- EXTRAIT:
Publié le 15/01/2015 par Sarah Pialeprat / Catégorie: Critique

Après un court métrage sombre et obsédé sur la mort d’un enfant, One (2007), Serge Mirzabekiantz signe un deuxième court, La faveur des moineaux, un titre énigmatique pour un film qui ne l’est pas moins. Deux enfants. Une forêt mystérieuse. Un père en forme d’ogre mais pas l’ombre d’une fée dans ce conte cruel et hautement symbolique.


Sur les accords simples et beaux du Spiegel im spiegel d’Arvo Pärt, de grands arbres se balancent dans un jour qui commence ou est peut-être en train de finir… Là-bas, une demeure imposante se découpe dans le ciel, une fenêtre, un voilage et une chambre au luxe suranné… C’est bien le jour qui vient… Dans la chambre de granny, deux frères s’affrontent avec la violence et la cruauté de l’enfance, à coup de pieds et de poings. C’est que la tension est à son comble. Albert, 11 ans et Edgar, 13 ans se préparent pour l’inspection minutieuse de leur père, mains croisées dans le dos, au garde à vous, avant la traditionnelle chasse annuelle. Redingote et lavallières sont de mise. Cette année, comme l’année dernière, c’est le jeune Albert qui a le privilège d’utiliser le fusil de leur défunt grand-père. Un honneur ! Edgar fulmine.

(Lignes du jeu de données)
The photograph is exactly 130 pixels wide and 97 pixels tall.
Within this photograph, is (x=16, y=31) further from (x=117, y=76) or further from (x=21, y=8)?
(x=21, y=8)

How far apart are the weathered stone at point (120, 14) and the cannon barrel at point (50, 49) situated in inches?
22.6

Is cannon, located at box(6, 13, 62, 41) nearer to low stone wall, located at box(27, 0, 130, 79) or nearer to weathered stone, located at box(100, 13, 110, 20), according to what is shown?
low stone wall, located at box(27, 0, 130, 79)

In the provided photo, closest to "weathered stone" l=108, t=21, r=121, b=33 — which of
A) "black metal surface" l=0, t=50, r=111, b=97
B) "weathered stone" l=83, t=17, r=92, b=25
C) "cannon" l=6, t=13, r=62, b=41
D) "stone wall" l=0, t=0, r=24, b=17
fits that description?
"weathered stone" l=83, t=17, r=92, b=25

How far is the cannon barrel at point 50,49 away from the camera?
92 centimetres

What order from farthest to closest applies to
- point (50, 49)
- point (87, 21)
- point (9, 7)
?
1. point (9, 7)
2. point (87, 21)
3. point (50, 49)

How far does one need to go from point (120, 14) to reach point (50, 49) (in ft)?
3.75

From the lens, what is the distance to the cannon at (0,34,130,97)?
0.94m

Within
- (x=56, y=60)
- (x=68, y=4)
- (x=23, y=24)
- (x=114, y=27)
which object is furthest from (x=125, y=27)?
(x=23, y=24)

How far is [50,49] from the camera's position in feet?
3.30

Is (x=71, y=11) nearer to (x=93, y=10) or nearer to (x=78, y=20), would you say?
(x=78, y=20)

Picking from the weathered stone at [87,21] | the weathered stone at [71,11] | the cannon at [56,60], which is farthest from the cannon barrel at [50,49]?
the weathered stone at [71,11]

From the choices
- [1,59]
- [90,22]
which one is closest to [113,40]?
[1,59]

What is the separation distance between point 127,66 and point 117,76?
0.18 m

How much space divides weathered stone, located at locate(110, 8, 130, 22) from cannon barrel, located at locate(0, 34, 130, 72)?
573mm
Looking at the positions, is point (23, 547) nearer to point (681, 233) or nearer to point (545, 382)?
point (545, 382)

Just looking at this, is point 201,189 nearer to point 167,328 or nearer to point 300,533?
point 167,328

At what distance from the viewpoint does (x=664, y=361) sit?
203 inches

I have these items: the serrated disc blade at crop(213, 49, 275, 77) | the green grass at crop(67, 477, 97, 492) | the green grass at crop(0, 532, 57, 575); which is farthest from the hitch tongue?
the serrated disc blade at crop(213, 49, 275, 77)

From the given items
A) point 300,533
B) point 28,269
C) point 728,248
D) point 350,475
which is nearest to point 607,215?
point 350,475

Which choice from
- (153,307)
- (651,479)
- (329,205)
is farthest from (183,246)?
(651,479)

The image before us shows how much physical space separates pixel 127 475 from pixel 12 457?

- CONSIGNE:
Recopiez le passage de la critique qui commence à « Sur les accords » et se termine à « honneur ! Edgar fulmine. », en remplaçant « fusil » par « mousquet ».

- CORRIGÉ:
Sur les accords simples et beaux du Spiegel im spiegel d’Arvo Pärt, de grands arbres se balancent dans un jour qui commence ou est peut-être en train de finir… Là-bas, une demeure imposante se découpe dans le ciel, une fenêtre, un voilage et une chambre au luxe suranné… C’est bien le jour qui vient… Dans la chambre de granny, deux frères s’affrontent avec la violence et la cruauté de l’enfance, à coup de pieds et de poings. C’est que la tension est à son comble. Albert, 11 ans et Edgar, 13 ans se préparent pour l’inspection minutieuse de leur père, mains croisées dans le dos, au garde à vous, avant la traditionnelle chasse annuelle. Redingote et lavallières sont de mise. Cette année, comme l’année dernière, c’est le jeune Albert qui a le privilège d’utiliser le mousquet de leur défunt grand-père. Un honneur ! Edgar fulmine.